Feb 21, 2025
Permanent shift or temporary upset?
Amazon leapfrogged Walmart in quarterly sales for the first time ever, reporting $187.8 billion versus Walmart’s $180.5 billion. Walmart still leads the way in annual sales, though Amazon is gaining ground. Walmart is projected to reel in $708.7 billion in the fiscal year ahead while Amazon’s full-year revenue for 2025 is expected to reach $700.8 billion. Although Amazon’s revenue can be supplemented by their impressive cloud business, Amazon surpassing Walmart doesn’t just reorder the top two – it redefines the competitive landscape for all retailers. We’d argue that brick and mortar isn’t necessarily dead, though, it’s simply evolving. E-commerce and digital prowess now define retail leadership but it doesn’t come at the expense of established footprints and local distribution.
While Amazon’s surge reflects structural changes, it’s not an uncontested victory. Walmart still posted record annual revenues and is growing online sales at ~20% in the U.S. suggesting it’s adapting rather than ceding the field. But Amazon’s ~38% share of U.S. e-commerce (versus Walmart’s ~6%) underscores how dominant it has become in online retail. Consumer preferences are changing and how these giants continue to invest will determine the true winners and losers over the long run.
Microsoft researchers on Wednesday unveiled an approach to quantum computing that the company claimed involved the creation of a new state of matter. The announcement follows Google’s public release in December, adding momentum to a potentially transformative new industry. Why does it matter? In essence, a viable quantum computer at scale would be a general-purpose “innovation engine”. It could let us design things right the first time – whether drugs, materials, or complex engineering systems – by computing exact outcomes rather than relying on experiments and prototyping. Think: complex simulations of the physical world that can lead to more efficient batteries, more efficient chemical production, new drugs, or even break the most traditional encryption frameworks of today.

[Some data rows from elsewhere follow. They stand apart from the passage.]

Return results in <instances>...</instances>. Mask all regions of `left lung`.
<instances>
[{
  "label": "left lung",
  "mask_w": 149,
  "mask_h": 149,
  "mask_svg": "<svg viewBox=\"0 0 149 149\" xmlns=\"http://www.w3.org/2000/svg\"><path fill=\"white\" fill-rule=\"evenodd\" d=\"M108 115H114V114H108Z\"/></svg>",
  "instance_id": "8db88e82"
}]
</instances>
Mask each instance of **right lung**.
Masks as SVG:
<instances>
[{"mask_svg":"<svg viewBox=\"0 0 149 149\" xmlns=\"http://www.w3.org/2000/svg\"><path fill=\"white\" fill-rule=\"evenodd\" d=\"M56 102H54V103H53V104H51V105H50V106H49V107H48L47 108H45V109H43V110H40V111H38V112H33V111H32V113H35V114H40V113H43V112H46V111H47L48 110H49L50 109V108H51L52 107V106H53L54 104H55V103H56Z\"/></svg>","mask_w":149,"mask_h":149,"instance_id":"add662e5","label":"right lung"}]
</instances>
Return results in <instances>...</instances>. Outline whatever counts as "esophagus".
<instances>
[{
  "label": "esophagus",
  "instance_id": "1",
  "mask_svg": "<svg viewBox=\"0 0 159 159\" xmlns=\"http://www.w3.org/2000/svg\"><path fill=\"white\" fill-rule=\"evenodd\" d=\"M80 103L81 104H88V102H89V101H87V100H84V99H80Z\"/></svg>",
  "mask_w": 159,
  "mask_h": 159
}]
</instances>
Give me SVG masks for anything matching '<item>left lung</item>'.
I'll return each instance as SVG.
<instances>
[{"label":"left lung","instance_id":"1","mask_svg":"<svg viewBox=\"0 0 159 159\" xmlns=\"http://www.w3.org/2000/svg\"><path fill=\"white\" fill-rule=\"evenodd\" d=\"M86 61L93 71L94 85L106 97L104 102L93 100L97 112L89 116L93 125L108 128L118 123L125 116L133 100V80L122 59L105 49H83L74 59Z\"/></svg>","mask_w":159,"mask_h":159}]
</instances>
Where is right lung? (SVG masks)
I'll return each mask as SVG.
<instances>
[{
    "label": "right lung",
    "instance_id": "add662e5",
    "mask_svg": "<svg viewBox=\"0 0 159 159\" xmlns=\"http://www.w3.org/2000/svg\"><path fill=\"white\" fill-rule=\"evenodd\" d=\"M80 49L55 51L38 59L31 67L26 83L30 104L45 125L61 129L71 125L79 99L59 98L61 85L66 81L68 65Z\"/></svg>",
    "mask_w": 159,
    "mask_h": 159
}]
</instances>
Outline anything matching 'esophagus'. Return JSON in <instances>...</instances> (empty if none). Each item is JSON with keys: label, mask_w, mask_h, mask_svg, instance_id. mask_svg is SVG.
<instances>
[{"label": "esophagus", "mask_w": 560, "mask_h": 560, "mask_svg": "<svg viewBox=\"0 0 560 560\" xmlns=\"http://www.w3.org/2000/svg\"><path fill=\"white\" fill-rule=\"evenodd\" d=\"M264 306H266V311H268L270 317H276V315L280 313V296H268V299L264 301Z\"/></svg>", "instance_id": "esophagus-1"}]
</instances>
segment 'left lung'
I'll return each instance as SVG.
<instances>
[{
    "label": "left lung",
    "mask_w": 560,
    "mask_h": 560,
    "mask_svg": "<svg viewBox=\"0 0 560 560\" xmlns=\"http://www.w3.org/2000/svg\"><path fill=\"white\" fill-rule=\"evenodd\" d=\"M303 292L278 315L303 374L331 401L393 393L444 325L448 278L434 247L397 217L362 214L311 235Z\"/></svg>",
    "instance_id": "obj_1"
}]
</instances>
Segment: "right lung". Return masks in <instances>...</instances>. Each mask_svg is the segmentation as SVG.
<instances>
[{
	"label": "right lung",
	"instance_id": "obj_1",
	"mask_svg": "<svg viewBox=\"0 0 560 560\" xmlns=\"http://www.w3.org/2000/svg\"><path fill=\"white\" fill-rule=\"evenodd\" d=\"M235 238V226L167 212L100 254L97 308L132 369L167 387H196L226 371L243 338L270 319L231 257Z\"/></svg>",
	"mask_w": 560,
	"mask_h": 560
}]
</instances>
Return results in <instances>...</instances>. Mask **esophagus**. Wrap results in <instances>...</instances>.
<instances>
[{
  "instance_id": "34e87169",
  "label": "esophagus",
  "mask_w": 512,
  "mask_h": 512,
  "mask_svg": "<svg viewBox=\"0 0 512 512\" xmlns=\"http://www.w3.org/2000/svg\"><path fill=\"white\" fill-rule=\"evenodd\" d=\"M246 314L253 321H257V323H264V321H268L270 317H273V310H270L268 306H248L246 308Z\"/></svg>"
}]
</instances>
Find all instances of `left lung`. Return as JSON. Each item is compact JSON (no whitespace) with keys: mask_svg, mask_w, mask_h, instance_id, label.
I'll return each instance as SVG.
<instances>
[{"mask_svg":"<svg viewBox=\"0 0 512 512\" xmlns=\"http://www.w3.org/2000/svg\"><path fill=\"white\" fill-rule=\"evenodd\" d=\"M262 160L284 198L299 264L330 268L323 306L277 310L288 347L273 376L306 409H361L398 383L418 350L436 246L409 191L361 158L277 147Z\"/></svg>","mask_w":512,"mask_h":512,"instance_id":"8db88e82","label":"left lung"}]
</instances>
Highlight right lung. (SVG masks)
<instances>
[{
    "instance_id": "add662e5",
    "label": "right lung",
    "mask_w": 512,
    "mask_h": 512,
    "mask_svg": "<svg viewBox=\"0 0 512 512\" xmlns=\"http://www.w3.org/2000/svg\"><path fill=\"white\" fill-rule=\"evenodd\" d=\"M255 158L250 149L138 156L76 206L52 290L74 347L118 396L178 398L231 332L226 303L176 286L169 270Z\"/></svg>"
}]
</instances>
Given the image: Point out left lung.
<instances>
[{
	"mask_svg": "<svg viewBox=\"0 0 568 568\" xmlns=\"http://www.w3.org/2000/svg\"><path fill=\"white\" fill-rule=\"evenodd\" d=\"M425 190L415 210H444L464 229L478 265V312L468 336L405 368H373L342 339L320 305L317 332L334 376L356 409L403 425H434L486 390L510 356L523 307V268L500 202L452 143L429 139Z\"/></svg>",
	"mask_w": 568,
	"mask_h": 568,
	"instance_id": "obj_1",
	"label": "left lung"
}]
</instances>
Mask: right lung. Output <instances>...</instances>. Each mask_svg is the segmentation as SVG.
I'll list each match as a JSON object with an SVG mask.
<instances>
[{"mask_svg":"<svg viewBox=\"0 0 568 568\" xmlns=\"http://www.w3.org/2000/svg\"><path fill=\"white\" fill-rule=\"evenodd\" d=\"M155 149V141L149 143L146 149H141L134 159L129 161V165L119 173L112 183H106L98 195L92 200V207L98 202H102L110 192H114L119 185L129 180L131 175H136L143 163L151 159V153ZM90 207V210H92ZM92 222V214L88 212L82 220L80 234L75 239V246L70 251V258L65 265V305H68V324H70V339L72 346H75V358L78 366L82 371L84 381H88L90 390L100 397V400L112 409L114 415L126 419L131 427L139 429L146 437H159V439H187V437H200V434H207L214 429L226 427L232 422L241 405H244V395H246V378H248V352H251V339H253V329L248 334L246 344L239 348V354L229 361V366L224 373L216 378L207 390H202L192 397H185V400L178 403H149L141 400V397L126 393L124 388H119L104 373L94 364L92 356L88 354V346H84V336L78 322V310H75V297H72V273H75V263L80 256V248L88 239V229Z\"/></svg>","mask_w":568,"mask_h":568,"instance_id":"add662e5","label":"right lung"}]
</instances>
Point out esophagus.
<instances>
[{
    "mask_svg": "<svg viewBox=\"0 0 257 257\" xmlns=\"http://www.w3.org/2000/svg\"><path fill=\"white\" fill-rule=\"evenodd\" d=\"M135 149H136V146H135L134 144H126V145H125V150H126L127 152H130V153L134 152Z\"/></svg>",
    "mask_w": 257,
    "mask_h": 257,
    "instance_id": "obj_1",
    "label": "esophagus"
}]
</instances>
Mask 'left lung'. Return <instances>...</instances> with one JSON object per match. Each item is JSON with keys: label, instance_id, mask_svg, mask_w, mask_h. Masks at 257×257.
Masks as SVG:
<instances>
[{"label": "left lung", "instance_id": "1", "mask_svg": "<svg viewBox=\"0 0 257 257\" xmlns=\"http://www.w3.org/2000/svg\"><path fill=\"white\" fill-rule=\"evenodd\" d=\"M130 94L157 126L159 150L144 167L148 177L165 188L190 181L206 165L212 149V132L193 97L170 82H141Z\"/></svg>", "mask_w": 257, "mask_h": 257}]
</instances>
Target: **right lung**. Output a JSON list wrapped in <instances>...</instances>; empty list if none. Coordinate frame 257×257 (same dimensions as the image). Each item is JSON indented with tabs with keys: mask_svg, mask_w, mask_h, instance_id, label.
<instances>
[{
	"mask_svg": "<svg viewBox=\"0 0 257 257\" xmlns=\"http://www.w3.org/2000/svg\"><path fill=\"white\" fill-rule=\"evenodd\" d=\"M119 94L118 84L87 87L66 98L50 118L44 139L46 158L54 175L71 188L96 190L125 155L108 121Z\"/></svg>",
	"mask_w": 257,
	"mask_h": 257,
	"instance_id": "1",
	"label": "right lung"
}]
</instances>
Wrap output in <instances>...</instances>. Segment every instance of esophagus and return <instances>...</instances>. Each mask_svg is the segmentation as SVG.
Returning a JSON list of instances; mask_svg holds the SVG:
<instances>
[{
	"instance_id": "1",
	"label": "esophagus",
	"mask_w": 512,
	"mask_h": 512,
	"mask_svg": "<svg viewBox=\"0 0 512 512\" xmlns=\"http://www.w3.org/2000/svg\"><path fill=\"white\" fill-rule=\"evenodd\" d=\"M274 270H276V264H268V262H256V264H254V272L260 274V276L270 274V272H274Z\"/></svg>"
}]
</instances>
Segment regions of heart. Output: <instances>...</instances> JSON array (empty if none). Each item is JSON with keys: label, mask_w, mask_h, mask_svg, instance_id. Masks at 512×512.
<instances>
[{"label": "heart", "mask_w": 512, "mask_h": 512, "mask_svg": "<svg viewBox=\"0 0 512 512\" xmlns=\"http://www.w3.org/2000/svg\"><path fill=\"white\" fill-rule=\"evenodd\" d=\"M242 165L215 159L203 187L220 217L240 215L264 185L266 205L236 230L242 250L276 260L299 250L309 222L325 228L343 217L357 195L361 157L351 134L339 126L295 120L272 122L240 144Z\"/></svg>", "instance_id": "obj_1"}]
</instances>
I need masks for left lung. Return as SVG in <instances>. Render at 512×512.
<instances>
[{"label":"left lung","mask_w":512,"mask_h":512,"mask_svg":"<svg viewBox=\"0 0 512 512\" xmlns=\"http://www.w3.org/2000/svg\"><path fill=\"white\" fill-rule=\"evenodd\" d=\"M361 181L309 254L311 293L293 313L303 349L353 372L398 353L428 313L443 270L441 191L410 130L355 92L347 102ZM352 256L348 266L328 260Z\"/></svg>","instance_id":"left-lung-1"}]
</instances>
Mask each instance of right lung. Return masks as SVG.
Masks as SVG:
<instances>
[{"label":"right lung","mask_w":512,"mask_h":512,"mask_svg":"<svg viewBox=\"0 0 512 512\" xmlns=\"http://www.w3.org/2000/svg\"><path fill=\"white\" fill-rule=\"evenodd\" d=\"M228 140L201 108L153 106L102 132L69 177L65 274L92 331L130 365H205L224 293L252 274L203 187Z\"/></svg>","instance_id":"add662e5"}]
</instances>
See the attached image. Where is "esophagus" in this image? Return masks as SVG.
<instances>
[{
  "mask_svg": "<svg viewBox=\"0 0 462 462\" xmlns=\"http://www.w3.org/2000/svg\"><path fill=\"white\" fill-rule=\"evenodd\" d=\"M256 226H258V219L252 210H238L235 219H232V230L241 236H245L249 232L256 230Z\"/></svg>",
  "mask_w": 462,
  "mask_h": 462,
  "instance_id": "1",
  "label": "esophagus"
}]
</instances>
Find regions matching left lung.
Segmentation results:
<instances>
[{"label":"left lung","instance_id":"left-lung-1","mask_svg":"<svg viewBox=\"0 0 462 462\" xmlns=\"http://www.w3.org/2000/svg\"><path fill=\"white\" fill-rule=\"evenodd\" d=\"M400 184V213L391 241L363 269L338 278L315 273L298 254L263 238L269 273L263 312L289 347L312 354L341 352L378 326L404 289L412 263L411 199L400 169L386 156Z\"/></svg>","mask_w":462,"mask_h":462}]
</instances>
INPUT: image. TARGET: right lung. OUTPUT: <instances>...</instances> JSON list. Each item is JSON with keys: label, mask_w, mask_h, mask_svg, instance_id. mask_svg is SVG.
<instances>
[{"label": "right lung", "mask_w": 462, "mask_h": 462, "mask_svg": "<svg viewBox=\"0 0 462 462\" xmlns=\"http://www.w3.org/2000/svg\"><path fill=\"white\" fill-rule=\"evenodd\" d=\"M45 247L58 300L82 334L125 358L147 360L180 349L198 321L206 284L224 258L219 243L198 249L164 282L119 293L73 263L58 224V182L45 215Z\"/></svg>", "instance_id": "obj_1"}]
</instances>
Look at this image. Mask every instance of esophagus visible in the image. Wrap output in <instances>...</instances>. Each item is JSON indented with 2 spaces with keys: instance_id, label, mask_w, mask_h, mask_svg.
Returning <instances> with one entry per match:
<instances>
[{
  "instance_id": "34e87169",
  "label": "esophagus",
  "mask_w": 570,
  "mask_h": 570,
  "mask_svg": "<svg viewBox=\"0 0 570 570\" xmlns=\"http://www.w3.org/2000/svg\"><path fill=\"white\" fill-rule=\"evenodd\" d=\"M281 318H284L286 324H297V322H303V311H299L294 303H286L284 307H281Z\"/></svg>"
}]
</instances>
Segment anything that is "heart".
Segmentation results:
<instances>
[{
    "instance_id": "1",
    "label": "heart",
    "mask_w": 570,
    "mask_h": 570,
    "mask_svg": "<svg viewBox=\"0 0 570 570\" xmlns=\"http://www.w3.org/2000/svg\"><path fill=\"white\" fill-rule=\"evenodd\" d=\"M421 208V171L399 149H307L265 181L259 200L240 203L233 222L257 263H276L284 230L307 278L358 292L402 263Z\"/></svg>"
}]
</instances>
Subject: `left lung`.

The importance lies in error correction and scalability. Topological qubits, if they work as hoped, store information in a way that is naturally protected from noise. This could drastically reduce the error rates that plague other quantum computers and offers a clear path to scaling up to a million qubits on a chip that fits in your hand. The macroeconomic impact of this is hard to overstate: it could boost productivity in R&D-intensive industries, potentially ushering in a new wave of technological breakthroughs.
Minutes from January’s Fed meeting were released on Thursday and it appears that Fed officials were broadly comfortable with their decision to hold interest rates steady. The report offered nothing to suggest any immediate change to their wait-and-see stance on interest-rate cuts. Notably, the Fed removed language that inflation had “made progress” toward 2%, instead stating price growth “remains high", signalling that policymakers are not yet finished in their efforts to tame inflation.
The biggest takeaway for us is that the minutes reflect the continued concern that inflation is still too high and stubborn. The Fed’s stance of “no near-term cuts” is a bet that they can manage a soft landing without causing any financial missteps. A contrarian would say that’s optimistic – the full impact of rate hikes comes with a lag, and 2024–2025 is when those lags hit. If signs of a credit crunch mount (e.g. banks significantly curtail lending, or bond markets signal distress), the Fed may have to pivot earlier than it wants, inflation be damned. For now, though, the message is clear: the Fed would rather risk slight overtightening and deal with those consequences than risk cutting too early and reigniting inflation.
As of writing, AMZN, MSFT, and GOOG are holdings in Titan's Flagship strategy.